“Aqueles que passam por
nós não vão sós, não nos deixam sós.
Deixam um pouco de si,
levam um pouco de nós”.
By Antoine de Saint-Exupéry
A
relação de doenças mentais ou distúrbios metais (seja qual for a melhor
denominação) é grande e, ao que tudo indica, parece que não vai parar de crescer.
Será que o acréscimo de denominações é decorrente de um aumento exponencial de
desarranjos mentais da humanidade (de uns tempos para cá) ou se deve ao fato dos
profissionais que lidam com a mente não saberem mais o que fazer para “encaixar”
um paciente na extensa lista de transtornos mentais do manual diagnóstico e
estatístico de transtornos mentais?
A
taxonomia dos profissionais da saúde mental oferece um espectro amplo de
dificuldades tanto doutrinárias quanto técnicas. Quando procuramos identificar,
particularizar ou classificar os transtornos mentais, encontramos questões e
problemas advindos da história da medicina e da psiquiatria, ideologia, maneira
de pensar, do ambiente social, da cultura vigente e até das opções políticas.

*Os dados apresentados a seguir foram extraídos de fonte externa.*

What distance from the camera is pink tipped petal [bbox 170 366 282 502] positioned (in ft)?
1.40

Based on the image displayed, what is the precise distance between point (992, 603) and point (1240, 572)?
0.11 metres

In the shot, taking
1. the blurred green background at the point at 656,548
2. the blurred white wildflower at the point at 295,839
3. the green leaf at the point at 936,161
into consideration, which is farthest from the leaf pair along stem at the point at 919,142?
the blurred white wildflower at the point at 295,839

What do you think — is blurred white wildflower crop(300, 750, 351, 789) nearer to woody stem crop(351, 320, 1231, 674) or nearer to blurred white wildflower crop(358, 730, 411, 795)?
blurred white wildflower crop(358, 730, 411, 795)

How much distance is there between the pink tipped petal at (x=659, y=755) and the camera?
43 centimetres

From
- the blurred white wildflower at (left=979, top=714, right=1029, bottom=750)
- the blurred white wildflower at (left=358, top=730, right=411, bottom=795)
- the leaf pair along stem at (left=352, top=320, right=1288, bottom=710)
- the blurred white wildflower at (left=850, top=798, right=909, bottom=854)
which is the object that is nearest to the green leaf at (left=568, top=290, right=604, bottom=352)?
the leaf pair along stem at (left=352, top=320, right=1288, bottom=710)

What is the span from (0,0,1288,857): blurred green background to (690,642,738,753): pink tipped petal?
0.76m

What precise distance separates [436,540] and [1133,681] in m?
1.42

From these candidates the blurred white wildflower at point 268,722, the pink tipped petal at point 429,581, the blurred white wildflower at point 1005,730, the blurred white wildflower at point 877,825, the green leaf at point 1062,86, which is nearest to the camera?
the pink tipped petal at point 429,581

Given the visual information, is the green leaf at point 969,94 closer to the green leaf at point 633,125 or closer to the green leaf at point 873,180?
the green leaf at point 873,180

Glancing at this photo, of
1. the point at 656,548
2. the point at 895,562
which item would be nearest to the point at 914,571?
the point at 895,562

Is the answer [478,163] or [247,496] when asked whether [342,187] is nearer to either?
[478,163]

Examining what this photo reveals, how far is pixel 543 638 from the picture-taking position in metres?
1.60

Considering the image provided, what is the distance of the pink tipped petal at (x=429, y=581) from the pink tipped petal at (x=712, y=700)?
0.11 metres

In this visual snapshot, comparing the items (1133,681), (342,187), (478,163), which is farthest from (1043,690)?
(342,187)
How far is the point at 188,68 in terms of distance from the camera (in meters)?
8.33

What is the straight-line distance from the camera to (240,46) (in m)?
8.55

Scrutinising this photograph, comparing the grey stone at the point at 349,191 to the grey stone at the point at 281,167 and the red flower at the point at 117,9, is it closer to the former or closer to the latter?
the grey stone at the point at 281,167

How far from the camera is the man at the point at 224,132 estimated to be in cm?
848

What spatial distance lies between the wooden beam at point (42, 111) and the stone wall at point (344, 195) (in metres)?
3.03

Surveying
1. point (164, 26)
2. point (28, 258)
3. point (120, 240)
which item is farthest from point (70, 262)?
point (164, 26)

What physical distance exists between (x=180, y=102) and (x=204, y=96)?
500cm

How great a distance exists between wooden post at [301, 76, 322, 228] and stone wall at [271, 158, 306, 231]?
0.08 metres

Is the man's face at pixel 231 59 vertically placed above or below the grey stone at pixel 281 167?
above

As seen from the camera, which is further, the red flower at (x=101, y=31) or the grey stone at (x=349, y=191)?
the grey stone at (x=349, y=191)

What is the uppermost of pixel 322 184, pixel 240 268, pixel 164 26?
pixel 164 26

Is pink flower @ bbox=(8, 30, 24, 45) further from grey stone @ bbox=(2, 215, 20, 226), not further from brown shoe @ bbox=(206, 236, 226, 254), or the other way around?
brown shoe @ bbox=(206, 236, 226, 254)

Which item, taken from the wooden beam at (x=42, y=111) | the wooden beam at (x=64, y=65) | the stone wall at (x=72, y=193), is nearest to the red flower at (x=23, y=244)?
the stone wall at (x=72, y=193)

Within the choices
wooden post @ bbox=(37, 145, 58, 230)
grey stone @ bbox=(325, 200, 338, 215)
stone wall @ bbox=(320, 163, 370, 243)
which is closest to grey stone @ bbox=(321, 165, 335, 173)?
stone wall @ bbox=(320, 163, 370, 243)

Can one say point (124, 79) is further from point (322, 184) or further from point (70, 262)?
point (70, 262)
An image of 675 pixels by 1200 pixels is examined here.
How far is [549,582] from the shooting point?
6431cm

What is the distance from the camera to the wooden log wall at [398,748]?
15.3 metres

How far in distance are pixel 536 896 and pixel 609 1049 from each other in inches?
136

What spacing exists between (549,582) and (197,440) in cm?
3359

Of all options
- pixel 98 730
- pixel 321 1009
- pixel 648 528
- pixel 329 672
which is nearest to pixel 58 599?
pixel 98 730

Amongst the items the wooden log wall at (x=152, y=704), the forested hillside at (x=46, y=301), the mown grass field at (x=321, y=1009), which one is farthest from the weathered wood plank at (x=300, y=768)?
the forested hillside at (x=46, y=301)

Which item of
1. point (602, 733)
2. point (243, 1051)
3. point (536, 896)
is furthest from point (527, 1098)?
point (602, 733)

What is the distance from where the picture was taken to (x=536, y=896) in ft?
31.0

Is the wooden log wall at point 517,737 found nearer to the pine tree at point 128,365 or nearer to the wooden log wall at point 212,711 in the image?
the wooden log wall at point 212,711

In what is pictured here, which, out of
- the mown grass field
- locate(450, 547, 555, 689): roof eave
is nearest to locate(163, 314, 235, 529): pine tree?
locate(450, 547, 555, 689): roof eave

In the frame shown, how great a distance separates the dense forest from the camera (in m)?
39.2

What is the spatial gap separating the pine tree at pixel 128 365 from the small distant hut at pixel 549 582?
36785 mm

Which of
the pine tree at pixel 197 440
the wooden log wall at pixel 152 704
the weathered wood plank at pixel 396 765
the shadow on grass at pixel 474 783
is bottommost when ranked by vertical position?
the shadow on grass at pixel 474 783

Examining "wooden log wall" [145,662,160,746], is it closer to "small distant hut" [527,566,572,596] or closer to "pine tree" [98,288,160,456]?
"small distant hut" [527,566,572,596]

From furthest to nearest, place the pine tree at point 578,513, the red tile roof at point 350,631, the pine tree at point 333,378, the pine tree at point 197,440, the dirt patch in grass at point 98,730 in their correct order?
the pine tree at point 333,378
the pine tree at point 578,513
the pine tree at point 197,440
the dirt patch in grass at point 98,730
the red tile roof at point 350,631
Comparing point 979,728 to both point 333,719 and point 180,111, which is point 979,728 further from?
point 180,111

Tal se dá, entre outras razões, pela dificuldade de aplicação do modelo
biomédico nos transtornos mentais. Na individuação das enfermidades ou doenças
temos duas maneiras básicas de classificação: o modelo biomédico e o modelo
psicossocial. O modelo biomédico exige para a taxonomia das enfermidades
que possamos determinar com clareza e segurança qual a etiologia da doença, ou
seja, qual sua causa morfopatológica ou fisiopatológica, causa esta que deve
ser única para aquela doença.
Deve
ser estabelecida também a patogenia – o mecanismo pelo qual a causa produz a
doença: como as alterações anatomopatológicas ou fisiopatológicas levam ao
estabelecimento dos sinais, sintomas ou indícios clínicos da enfermidade. A
história natural também deve ser instituída: como a doença vai evoluir e o que
ela vai causar em seu padecente, as manifestações físicas, psíquicas e sociais.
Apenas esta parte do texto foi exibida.